Problem: Transcribe every record beneath, precisely as written.

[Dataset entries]
------------------------
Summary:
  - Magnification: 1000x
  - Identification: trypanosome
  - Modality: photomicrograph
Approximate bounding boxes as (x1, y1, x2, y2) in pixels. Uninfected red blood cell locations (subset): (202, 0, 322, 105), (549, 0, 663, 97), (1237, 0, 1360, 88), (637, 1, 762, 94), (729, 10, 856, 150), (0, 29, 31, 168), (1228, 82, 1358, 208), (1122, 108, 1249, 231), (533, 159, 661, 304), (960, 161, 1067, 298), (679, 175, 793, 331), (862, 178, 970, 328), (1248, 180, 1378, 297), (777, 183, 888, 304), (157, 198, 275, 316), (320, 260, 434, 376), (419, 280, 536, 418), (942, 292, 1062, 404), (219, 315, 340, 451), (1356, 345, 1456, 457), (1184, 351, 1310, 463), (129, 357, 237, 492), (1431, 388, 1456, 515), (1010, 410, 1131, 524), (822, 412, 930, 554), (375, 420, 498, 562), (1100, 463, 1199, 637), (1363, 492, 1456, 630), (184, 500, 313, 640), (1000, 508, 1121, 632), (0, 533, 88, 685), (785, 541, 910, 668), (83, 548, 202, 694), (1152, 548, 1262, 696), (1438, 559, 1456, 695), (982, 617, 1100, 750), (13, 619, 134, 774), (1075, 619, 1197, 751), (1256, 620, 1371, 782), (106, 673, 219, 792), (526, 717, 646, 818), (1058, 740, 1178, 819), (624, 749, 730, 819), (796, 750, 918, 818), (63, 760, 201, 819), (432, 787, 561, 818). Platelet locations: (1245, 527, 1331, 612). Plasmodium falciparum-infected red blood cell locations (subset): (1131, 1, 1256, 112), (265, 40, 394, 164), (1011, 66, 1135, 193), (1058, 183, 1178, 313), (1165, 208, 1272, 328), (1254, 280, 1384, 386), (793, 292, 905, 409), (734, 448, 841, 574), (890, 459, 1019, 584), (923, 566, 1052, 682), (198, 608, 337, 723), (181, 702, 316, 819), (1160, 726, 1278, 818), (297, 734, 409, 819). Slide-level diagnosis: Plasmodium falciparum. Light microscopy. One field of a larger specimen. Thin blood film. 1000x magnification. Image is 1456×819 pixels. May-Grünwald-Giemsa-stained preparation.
------------------------
Response to the task:
Summary:
  - Magnification: 1000x
  - Identification: trypanosome
  - Modality: photomicrograph
Approximate bounding boxes as (x1, y1, x2, y2) in pixels. Uninfected red blood cell locations (subset): (202, 0, 322, 105), (549, 0, 663, 97), (1237, 0, 1360, 88), (637, 1, 762, 94), (729, 10, 856, 150), (0, 29, 31, 168), (1228, 82, 1358, 208), (1122, 108, 1249, 231), (533, 159, 661, 304), (960, 161, 1067, 298), (679, 175, 793, 331), (862, 178, 970, 328), (1248, 180, 1378, 297), (777, 183, 888, 304), (157, 198, 275, 316), (320, 260, 434, 376), (419, 280, 536, 418), (942, 292, 1062, 404), (219, 315, 340, 451), (1356, 345, 1456, 457), (1184, 351, 1310, 463), (129, 357, 237, 492), (1431, 388, 1456, 515), (1010, 410, 1131, 524), (822, 412, 930, 554), (375, 420, 498, 562), (1100, 463, 1199, 637), (1363, 492, 1456, 630), (184, 500, 313, 640), (1000, 508, 1121, 632), (0, 533, 88, 685), (785, 541, 910, 668), (83, 548, 202, 694), (1152, 548, 1262, 696), (1438, 559, 1456, 695), (982, 617, 1100, 750), (13, 619, 134, 774), (1075, 619, 1197, 751), (1256, 620, 1371, 782), (106, 673, 219, 792), (526, 717, 646, 818), (1058, 740, 1178, 819), (624, 749, 730, 819), (796, 750, 918, 818), (63, 760, 201, 819), (432, 787, 561, 818). Platelet locations: (1245, 527, 1331, 612). Plasmodium falciparum-infected red blood cell locations (subset): (1131, 1, 1256, 112), (265, 40, 394, 164), (1011, 66, 1135, 193), (1058, 183, 1178, 313), (1165, 208, 1272, 328), (1254, 280, 1384, 386), (793, 292, 905, 409), (734, 448, 841, 574), (890, 459, 1019, 584), (923, 566, 1052, 682), (198, 608, 337, 723), (181, 702, 316, 819), (1160, 726, 1278, 818), (297, 734, 409, 819). Slide-level diagnosis: Plasmodium falciparum. Light microscopy. One field of a larger specimen. Thin blood film. 1000x magnification. Image is 1456×819 pixels. May-Grünwald-Giemsa-stained preparation.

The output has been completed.